* Job: Skip every picture, and output exactly the lines starting at the one with "From the camera's location, what" and running through the last line of the material below.
....................
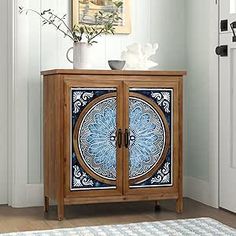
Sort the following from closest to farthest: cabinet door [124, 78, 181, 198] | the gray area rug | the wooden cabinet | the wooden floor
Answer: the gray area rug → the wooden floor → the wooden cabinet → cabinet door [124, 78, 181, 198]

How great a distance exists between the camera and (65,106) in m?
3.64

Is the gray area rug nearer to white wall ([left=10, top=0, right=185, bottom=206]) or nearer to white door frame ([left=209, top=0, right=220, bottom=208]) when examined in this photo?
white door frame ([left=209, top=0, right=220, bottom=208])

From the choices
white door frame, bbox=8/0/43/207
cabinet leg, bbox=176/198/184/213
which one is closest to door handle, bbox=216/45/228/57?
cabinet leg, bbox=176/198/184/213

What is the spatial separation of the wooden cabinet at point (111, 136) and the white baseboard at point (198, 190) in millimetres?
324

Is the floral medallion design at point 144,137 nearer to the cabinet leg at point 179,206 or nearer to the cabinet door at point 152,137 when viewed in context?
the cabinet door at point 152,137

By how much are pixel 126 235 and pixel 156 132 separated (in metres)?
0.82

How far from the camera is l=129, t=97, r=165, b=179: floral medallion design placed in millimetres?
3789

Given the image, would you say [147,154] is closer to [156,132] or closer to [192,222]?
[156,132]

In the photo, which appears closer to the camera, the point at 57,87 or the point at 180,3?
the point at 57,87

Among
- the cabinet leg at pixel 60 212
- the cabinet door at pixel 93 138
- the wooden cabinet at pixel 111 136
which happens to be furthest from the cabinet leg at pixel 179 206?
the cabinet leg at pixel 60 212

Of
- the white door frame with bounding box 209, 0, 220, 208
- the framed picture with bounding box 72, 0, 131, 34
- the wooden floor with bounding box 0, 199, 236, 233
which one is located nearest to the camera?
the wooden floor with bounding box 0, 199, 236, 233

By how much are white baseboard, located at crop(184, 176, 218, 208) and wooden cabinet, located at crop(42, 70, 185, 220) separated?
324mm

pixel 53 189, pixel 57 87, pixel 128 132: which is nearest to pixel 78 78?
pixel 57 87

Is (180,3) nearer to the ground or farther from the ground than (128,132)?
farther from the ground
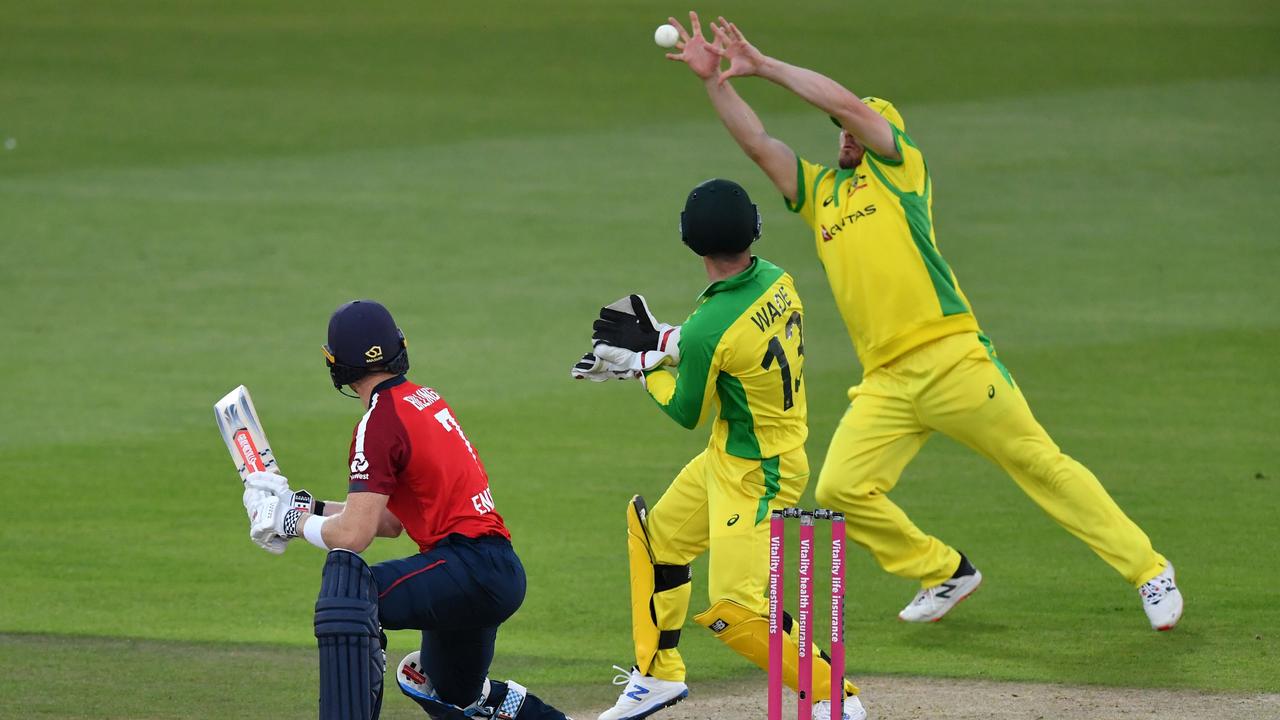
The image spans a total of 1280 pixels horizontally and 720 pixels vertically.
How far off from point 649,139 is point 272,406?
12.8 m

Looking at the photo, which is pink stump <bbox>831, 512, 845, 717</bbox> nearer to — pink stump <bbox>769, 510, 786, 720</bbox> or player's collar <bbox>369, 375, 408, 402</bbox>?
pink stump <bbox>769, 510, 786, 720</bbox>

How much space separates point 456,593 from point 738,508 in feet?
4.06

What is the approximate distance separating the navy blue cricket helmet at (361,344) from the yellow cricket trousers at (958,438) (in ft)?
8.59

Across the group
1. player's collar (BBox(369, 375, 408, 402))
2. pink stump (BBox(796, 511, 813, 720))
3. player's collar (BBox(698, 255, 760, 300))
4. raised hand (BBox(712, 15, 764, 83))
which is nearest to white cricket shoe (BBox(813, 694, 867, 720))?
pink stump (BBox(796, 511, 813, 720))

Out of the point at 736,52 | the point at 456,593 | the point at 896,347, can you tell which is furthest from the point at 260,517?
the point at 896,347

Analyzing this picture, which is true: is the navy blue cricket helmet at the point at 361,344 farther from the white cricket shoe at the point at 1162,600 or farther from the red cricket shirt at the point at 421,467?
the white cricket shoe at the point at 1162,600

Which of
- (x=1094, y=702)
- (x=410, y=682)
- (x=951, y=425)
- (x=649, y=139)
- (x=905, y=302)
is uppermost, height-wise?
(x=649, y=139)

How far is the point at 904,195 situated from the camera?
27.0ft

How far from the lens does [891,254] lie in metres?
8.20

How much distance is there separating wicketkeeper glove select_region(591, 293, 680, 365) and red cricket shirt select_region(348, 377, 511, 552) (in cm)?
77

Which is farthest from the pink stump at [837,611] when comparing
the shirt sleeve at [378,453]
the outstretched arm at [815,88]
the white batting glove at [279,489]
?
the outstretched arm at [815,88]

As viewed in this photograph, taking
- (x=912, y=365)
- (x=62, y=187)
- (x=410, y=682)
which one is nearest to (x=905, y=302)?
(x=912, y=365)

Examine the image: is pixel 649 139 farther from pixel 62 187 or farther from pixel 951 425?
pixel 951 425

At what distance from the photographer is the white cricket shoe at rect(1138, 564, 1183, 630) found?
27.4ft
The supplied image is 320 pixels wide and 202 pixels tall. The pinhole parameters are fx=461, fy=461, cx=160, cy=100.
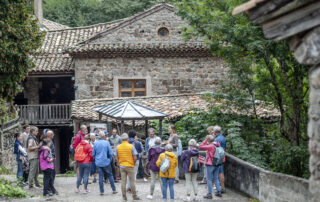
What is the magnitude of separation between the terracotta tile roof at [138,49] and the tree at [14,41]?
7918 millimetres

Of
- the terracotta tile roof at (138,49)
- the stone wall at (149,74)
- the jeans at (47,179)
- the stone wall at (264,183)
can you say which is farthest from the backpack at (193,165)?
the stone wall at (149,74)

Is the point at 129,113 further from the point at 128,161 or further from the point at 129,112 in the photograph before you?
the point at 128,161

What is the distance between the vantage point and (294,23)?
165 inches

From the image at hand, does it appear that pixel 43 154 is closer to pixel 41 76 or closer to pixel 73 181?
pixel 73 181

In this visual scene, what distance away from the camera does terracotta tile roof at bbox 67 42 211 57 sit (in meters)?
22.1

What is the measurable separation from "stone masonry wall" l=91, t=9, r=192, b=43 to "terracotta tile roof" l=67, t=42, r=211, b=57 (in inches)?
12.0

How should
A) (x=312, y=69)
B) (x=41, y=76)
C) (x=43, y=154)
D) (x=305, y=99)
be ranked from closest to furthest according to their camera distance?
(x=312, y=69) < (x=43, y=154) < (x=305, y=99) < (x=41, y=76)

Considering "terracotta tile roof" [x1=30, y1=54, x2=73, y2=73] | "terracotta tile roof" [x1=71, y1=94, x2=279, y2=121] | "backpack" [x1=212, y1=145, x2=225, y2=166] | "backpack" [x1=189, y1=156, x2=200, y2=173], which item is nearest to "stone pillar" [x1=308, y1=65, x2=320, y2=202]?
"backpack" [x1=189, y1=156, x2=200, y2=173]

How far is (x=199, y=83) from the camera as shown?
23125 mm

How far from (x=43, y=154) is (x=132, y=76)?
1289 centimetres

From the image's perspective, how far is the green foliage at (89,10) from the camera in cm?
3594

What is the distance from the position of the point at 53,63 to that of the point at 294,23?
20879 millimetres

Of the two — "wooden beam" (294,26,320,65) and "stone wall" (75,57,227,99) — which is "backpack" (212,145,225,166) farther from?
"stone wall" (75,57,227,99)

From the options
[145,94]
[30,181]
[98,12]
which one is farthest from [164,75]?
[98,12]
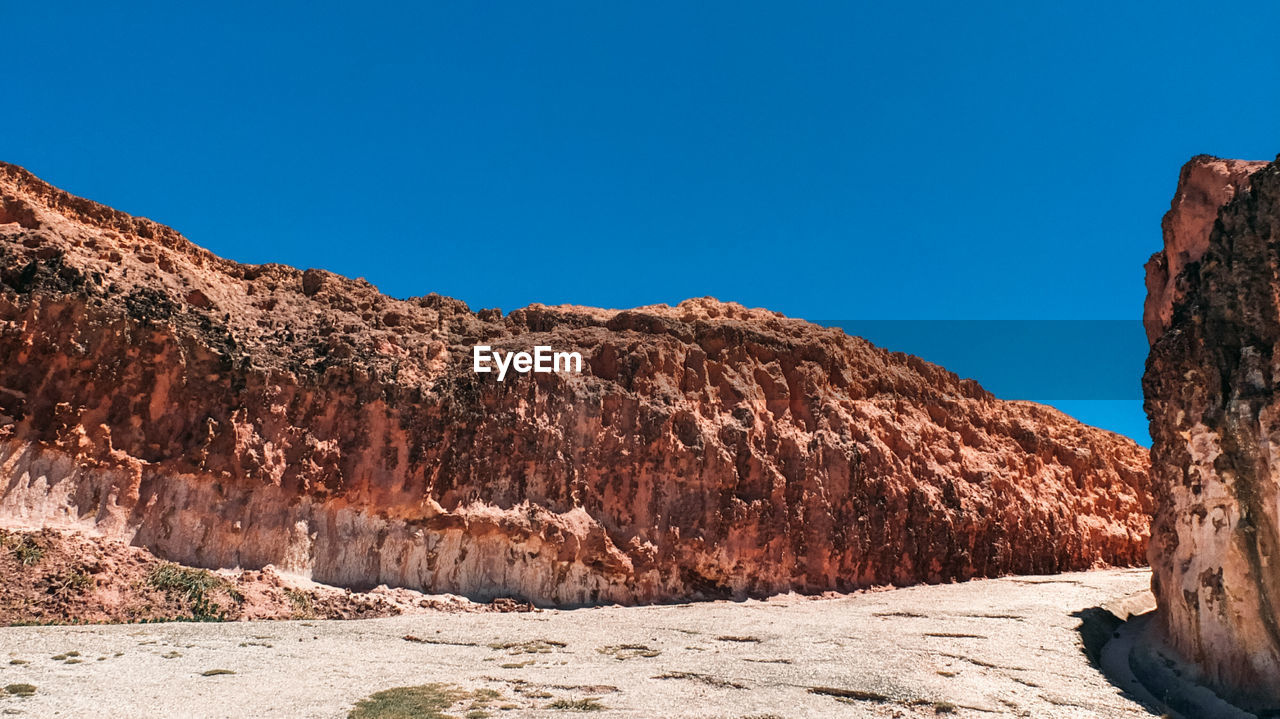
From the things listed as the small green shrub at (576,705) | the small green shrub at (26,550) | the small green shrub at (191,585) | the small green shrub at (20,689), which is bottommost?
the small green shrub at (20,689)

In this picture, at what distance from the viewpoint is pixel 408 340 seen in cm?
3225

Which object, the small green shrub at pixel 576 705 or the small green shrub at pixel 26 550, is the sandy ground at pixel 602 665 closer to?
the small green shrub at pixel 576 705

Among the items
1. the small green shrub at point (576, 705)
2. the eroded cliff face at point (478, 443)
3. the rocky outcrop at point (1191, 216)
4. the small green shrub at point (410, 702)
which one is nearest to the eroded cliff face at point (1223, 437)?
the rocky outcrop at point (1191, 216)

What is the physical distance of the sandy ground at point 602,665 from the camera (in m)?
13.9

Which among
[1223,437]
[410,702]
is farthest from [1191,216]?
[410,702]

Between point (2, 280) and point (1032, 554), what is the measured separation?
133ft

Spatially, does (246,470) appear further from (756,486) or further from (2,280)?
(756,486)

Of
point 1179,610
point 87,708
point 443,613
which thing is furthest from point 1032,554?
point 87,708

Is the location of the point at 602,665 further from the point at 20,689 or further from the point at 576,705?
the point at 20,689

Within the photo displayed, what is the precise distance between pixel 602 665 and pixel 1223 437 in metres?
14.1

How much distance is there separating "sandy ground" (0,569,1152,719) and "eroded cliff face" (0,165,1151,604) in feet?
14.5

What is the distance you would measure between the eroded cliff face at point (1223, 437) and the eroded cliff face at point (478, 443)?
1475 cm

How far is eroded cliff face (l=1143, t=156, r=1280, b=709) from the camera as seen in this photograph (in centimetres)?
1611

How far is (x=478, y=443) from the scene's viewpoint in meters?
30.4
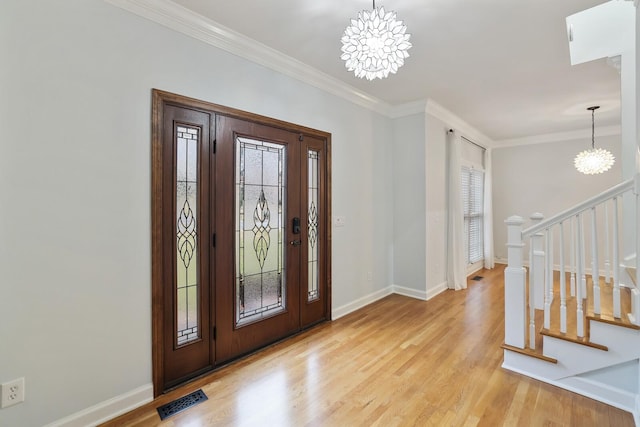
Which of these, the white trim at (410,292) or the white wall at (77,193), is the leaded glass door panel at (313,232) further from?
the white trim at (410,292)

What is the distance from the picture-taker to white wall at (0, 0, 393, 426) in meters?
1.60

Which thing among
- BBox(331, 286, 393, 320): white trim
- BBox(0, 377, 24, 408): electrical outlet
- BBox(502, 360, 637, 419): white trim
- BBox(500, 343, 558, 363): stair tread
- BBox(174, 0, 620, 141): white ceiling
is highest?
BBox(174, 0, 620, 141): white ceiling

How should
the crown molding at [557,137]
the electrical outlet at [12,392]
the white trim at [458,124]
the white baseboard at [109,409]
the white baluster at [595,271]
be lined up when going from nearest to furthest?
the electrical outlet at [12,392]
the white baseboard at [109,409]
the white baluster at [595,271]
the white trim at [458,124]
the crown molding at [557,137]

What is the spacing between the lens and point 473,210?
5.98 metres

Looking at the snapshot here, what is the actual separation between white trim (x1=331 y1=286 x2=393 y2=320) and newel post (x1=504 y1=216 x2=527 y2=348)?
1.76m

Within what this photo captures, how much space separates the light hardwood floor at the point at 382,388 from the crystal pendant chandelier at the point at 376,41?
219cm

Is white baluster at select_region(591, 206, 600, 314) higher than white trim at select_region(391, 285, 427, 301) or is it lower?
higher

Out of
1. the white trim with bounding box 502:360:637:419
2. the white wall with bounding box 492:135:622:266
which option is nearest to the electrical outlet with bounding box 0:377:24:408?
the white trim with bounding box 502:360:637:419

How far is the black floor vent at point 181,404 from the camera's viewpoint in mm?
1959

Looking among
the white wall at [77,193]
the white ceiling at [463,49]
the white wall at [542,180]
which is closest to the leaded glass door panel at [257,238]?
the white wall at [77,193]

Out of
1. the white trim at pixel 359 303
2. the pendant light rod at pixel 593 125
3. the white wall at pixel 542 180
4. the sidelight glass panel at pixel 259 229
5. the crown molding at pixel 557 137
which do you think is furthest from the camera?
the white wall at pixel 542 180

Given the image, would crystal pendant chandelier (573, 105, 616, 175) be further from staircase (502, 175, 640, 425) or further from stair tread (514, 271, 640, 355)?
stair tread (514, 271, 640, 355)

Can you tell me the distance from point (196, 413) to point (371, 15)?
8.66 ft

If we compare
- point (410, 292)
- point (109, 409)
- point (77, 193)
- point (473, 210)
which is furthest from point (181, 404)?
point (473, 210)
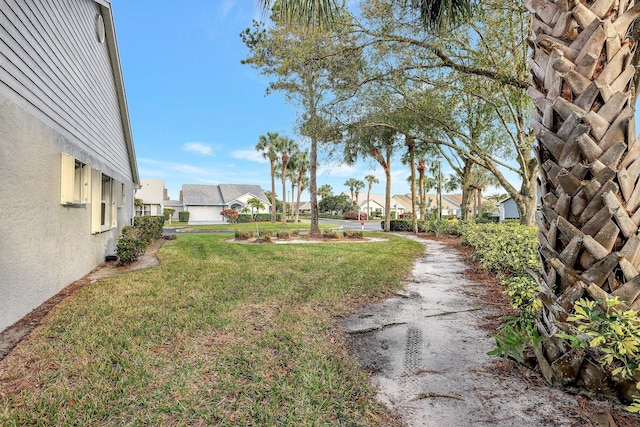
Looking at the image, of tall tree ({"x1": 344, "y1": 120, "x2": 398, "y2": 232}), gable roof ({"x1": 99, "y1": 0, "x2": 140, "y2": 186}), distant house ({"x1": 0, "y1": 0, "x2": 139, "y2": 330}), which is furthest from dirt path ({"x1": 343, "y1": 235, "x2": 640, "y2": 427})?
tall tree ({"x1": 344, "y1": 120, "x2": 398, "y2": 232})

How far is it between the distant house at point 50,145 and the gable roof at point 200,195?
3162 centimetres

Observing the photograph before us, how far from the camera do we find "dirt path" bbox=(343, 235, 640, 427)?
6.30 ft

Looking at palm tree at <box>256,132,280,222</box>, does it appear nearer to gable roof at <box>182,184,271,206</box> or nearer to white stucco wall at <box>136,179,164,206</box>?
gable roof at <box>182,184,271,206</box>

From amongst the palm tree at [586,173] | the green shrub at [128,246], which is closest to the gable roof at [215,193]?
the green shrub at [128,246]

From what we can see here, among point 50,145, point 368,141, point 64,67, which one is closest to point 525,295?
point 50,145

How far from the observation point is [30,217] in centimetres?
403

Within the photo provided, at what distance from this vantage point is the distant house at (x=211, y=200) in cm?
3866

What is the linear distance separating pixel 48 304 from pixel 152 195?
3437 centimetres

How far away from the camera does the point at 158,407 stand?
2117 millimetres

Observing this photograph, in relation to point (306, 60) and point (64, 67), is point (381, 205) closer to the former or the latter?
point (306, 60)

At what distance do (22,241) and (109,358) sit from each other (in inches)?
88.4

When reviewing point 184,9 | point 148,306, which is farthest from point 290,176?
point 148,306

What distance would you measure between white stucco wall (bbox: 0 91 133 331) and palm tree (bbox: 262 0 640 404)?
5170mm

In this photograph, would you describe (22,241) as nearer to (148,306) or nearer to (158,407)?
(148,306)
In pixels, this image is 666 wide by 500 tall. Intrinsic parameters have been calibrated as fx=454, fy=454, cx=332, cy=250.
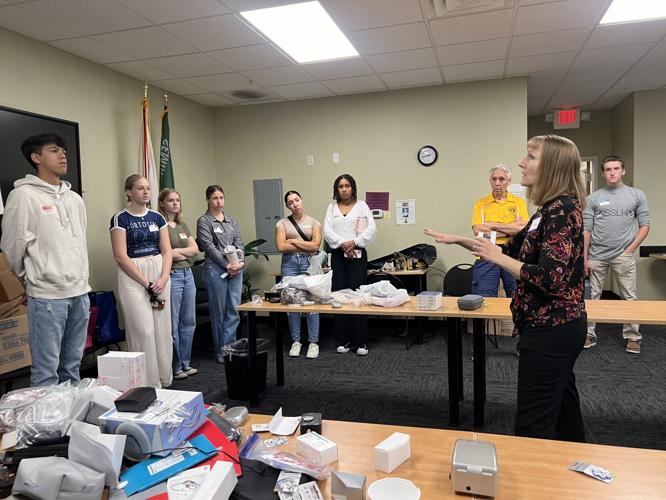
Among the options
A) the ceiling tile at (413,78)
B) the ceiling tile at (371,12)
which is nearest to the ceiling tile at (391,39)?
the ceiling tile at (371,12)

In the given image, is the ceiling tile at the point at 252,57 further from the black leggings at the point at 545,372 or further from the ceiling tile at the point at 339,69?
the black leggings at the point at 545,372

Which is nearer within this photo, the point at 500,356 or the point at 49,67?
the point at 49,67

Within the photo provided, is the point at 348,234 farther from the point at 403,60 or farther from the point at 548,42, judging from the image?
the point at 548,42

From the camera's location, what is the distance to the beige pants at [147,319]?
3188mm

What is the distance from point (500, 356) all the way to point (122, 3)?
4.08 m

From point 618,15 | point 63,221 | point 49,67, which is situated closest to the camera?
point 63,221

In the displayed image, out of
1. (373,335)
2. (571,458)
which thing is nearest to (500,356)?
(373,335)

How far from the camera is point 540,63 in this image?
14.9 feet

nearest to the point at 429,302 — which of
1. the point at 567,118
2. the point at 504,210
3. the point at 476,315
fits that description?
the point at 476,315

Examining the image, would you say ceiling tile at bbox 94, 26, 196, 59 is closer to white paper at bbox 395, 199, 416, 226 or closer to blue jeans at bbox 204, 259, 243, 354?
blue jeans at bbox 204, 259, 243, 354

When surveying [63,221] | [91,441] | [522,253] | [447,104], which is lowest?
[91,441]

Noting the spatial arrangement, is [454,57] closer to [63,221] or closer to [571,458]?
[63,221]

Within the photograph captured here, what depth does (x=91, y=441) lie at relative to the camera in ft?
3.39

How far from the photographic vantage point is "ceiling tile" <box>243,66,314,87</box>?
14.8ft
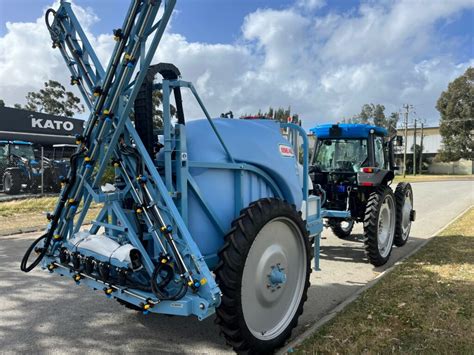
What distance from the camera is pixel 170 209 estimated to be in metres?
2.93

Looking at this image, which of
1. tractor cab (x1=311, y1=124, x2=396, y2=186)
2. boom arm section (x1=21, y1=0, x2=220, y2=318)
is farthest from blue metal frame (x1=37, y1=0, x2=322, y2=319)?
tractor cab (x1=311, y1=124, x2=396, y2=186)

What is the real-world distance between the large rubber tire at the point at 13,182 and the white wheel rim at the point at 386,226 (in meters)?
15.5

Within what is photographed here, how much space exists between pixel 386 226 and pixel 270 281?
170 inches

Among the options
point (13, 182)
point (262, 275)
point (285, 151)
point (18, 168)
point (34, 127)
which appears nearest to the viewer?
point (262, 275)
....................
* Exercise response:
From the camera's location, what is the distance to the beige pants at [147,319]?
3188mm

What is the distance from point (500, 356) all the way to point (122, 3)?
4.08 m

From point 618,15 | point 63,221 | point 49,67, which is situated closest to the camera?
point 63,221

In the displayed image, out of
1. (373,335)
2. (571,458)
which thing is nearest to (500,356)?
(373,335)

How far from the camera is point 540,63 in this image?
14.9 feet

nearest to the point at 429,302 — which of
1. the point at 567,118
2. the point at 504,210
3. the point at 476,315
fits that description?
the point at 476,315

Examining the image, would you say ceiling tile at bbox 94, 26, 196, 59 is closer to white paper at bbox 395, 199, 416, 226 or closer to blue jeans at bbox 204, 259, 243, 354?
blue jeans at bbox 204, 259, 243, 354

When surveying [63,221] | [91,441] | [522,253] | [447,104], which is lowest?
[91,441]

Noting the spatial arrangement, is [454,57] closer to [63,221] or closer to [571,458]?
[63,221]

Within the photograph captured here, what depth does (x=91, y=441) lie at relative to the camera in ft?
3.39

How far from the photographic vantage point is "ceiling tile" <box>243,66,314,87</box>?
14.8ft
What distance from the camera is pixel 170 209 estimated to be in metres?
2.93

Looking at this image, which of
1. tractor cab (x1=311, y1=124, x2=396, y2=186)
2. boom arm section (x1=21, y1=0, x2=220, y2=318)
is farthest from blue metal frame (x1=37, y1=0, x2=322, y2=319)?
tractor cab (x1=311, y1=124, x2=396, y2=186)

What is the real-world distance between the large rubber tire at the point at 13,182 and the white wheel rim at the point at 386,226 (in meters)?
15.5

Within what is photographed here, how much space exists between pixel 386 226 and pixel 270 281?
170 inches

Among the options
point (13, 182)
point (262, 275)
point (285, 151)
point (18, 168)
point (34, 127)
which appears nearest to the viewer?
point (262, 275)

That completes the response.